If you follow me on Instagram, you might have seen the occasional photo or Instastory of my beloved gratitude jar that I have been working on for the past few months. It is a wonderful way of cultivating a positive outlook on your everyday life, and I have been meaning to write about all the benefits it provides for some time now.
What exactly is a gratitude jar?
The idea behind the gratitude jar is to make a routine of jotting down the little things that made you happy during your day, in an effort to remember to be grateful for the positive moments instead of dwelling on the negative. Then, you simply drop the piece of paper into the jar as a reminder of those simple moments that made you smile.
It has been shown that we, as human beings, have brains that remember negative events more easily than positive ones. This article explains that this is linked to our ancestry as cavemen, where one would need to remember mistakes or ordeals in order to ensure the survival of the species. Remembering that fire burns is a particularly useful piece of information, far more so than the fact that dancing flames look beautiful in the moonlight.
However, this useful habit our brains have also tends to make us focus on the less-than-fun parts of our lives, and can prevent us from remembering all the positive moments. And that’s where the gratitude jar comes in!
The benefits of having a gratitude jar
Adding happy memories to my gratitude jar every day encourages me to take the time to check in with myself and see how I am doing. If it is particularly difficult for me to find happy memories, I realise that I did not enjoy my day and that my mood is fairly glum in consequence. I find that it is on bad days that it is most important to search for memories to drop into the jar, as those are the times when you really need to work on focusing on the positive. It is also a fairly effective memory exercise to replay your day in your head!
I have found that making the habit of focusing on positive (albeit small) moments has reminded me that each day is an opportunity to make more happy memories. I believe that we often get lost in the pursuit of bigger goals that we think will make us happy, when really, we often already have everything we need. For example, I would like to live in a cute little country house one day, but that doesn’t mean that I can’t be happy living in a flat in the meantime.
Of course, you could also write down your daily joys in a pretty notebook, just think over them in your head before bed or find another creative way of remembering them, but I personally find that the gratitude jar works best for me as it is a colourful visual reminder of all the happy moments I have been lucky enough to experience! Just looking at the overflowing jar makes me feel optimistic.

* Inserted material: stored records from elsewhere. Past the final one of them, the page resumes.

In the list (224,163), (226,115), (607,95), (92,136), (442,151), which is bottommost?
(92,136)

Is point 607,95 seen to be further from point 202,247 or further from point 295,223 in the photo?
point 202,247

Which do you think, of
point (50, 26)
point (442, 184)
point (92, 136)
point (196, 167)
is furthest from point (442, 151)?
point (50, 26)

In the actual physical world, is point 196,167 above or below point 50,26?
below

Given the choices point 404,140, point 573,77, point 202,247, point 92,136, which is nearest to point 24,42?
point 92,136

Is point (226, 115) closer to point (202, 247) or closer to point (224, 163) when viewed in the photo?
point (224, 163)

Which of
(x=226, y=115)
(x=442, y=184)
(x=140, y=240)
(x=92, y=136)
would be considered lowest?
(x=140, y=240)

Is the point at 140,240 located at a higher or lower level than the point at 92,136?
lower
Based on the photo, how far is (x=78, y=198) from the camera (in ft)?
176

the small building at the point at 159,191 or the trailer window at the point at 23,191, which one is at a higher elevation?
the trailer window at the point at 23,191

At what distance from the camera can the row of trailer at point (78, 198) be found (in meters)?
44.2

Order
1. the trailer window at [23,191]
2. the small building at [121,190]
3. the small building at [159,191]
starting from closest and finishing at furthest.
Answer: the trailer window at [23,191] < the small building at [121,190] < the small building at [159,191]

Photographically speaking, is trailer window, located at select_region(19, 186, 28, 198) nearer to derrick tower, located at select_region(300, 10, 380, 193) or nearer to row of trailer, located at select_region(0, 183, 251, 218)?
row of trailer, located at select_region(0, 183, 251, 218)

This would be a great exercise to do with children after school in order to encourage them to reflect on their day. And just imagine keeping those memories until the children are grown and able to appreciate what a lovely insight into the past those everyday moments really are.
I also like the fact that my gratitude jar starts a conversation with people who see it in my living room: I have lost count of the amount of times I have been asked what that big pile of folded paper is! Most of the time, this leads to an interesting discussion on the pace at which we lead our lives, how time flashes by without us even realising it, and how we forget to enjoy the everyday moments.
I am really looking forward to rereading all my memories at the end of the year, and I will probably start a new jar in January 2018. I am still wondering what to do with the paper memories, and I am thinking that I will probably unfold them all and stick them in order in a notebook so I can look at them once in a while.
Do you have a gratitude jar, or another way of practicing gratitude on a day-to-day basis? If you do, do you have any plans for the paper memories once the jar is full?
Interesting article. We’re almost at 2018; looking forward to a follow-up article on the gratitude jar. When you read through it, were you reminded of and surprised at the moments of gratitude you recorded? Do you think it helped you to think more clearly and therefore has it made a difference to the way you make decisions?